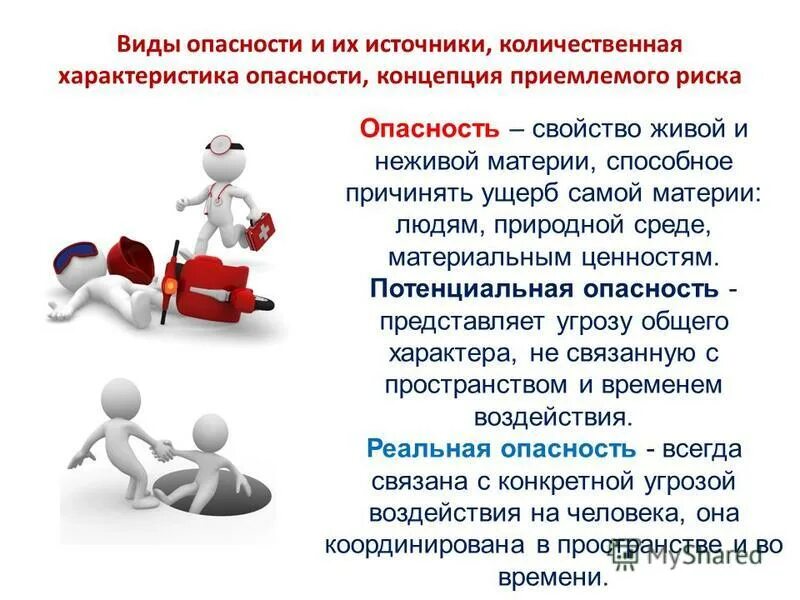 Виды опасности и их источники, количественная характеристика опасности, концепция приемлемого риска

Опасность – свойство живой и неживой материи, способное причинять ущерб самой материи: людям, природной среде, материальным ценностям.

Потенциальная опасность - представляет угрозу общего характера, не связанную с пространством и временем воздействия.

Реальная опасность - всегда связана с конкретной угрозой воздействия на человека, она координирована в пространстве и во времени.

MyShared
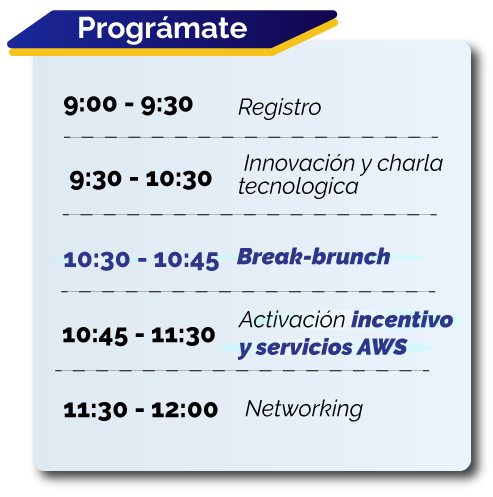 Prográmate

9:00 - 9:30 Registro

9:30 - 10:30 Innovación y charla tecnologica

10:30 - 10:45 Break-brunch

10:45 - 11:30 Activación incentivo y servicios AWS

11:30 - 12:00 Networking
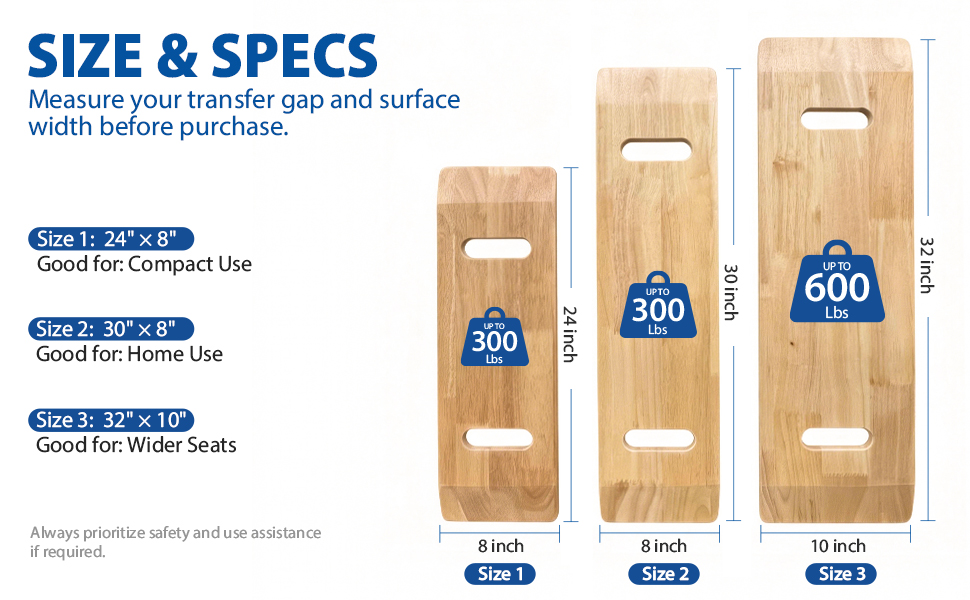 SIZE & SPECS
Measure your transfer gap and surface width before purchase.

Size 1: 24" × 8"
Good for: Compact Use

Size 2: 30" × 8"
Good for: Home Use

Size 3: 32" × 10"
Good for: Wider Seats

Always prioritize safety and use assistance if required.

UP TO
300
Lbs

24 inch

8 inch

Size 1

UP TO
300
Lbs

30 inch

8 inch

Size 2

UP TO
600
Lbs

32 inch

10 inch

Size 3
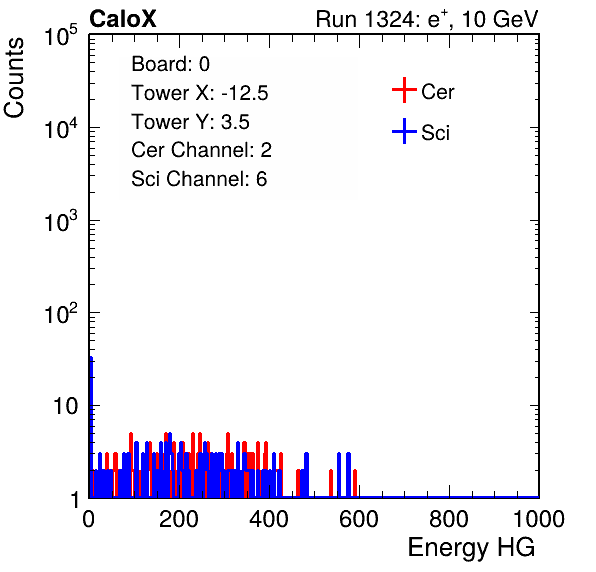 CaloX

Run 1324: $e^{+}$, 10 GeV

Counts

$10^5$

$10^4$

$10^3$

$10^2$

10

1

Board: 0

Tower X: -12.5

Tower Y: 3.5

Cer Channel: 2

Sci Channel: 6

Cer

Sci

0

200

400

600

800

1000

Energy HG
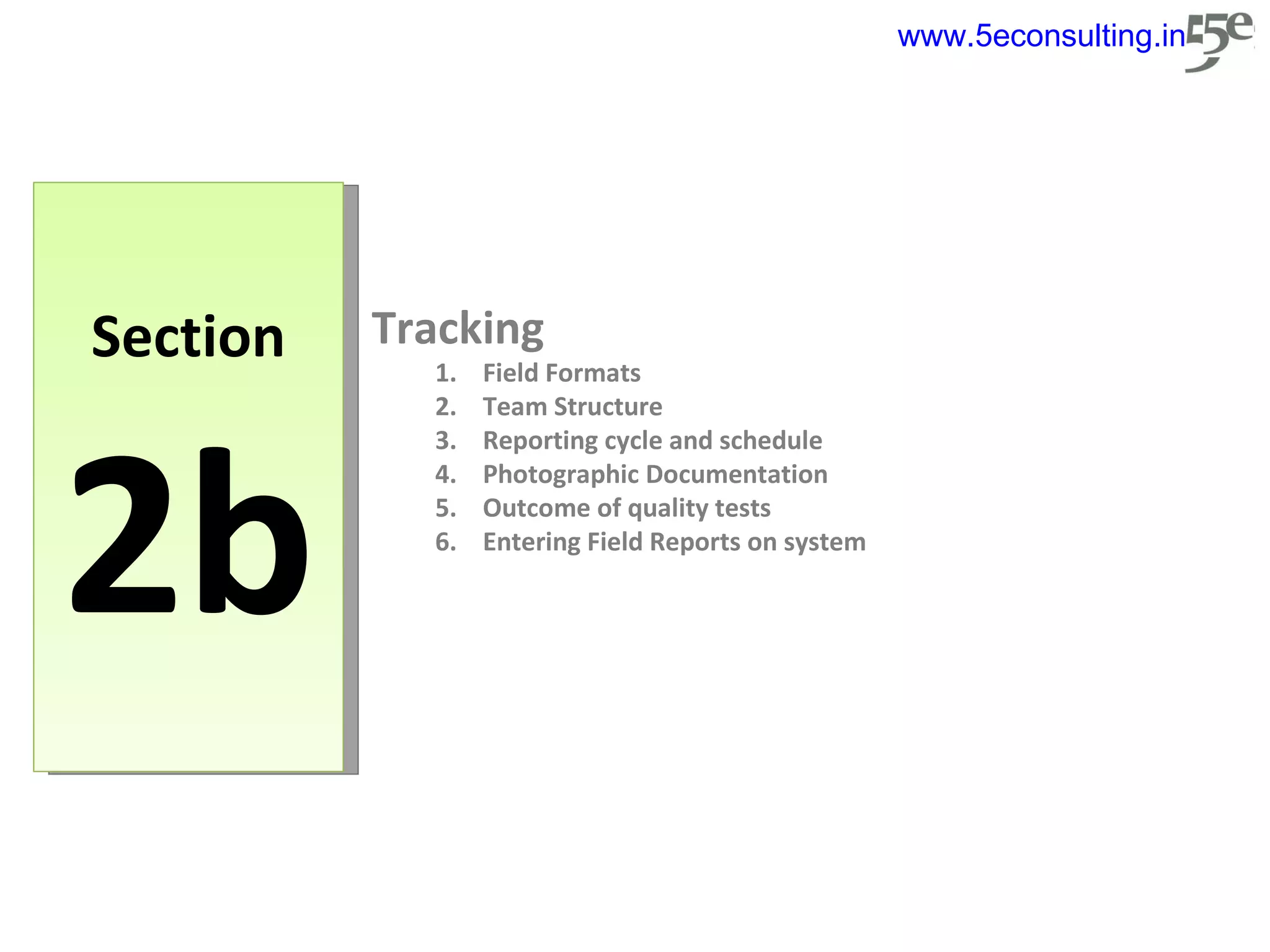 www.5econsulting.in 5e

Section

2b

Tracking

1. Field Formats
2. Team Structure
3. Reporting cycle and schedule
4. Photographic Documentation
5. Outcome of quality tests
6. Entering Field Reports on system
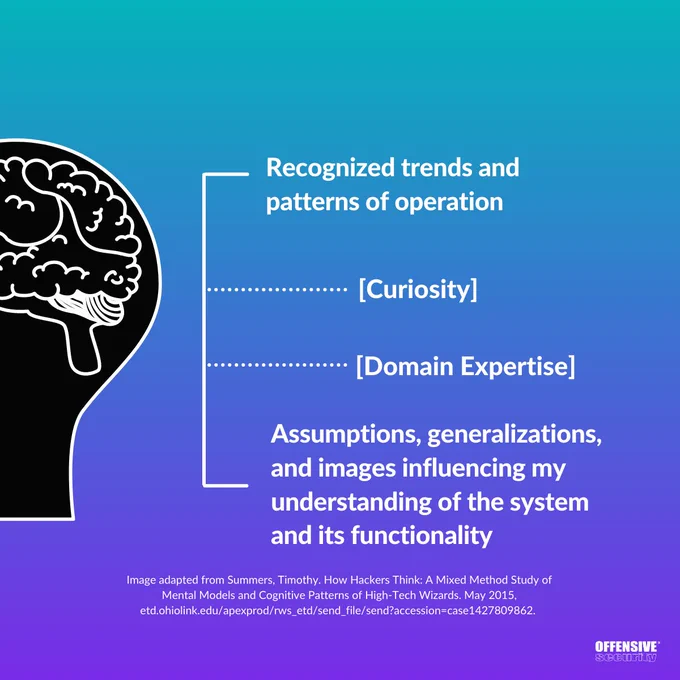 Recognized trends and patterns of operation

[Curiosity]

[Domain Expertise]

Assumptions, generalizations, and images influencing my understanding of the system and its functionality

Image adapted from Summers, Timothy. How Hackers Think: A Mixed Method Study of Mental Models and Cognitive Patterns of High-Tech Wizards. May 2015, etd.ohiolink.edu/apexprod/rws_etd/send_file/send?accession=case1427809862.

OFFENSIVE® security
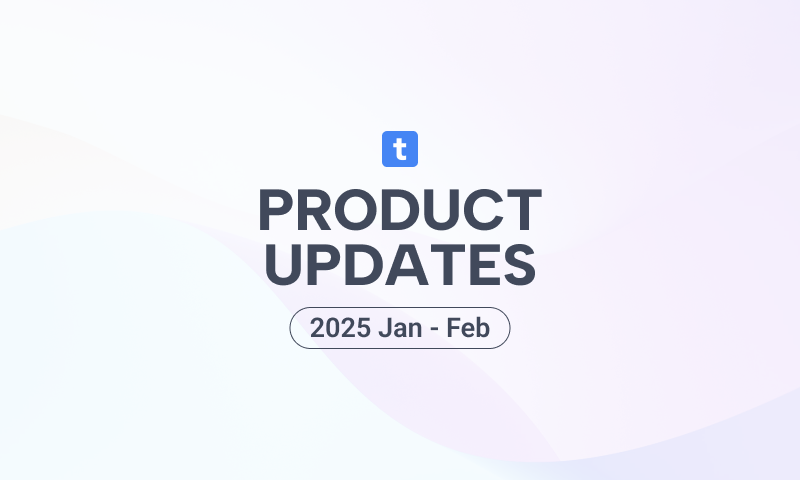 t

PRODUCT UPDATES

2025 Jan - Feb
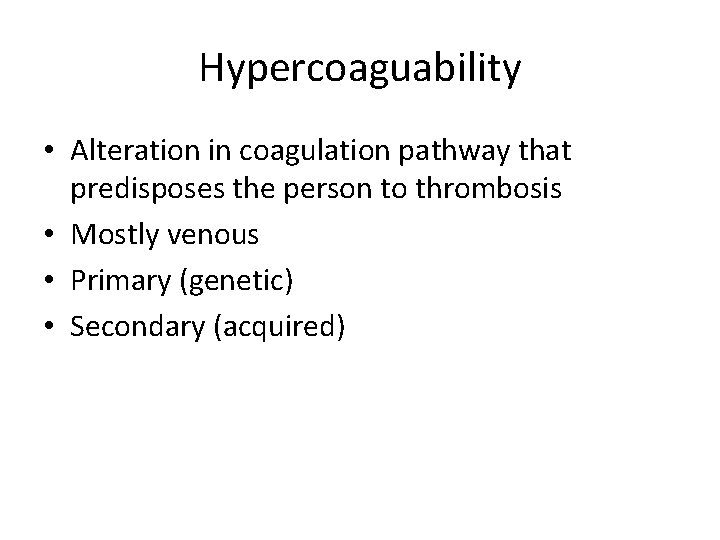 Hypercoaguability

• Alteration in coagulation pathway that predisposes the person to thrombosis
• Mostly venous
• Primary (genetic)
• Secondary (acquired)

- [Exercise instructions]
Each line in the listing that contains "Field" should be returned.

- [Exercise solution]
1. Field Formats
6. Entering Field Reports on system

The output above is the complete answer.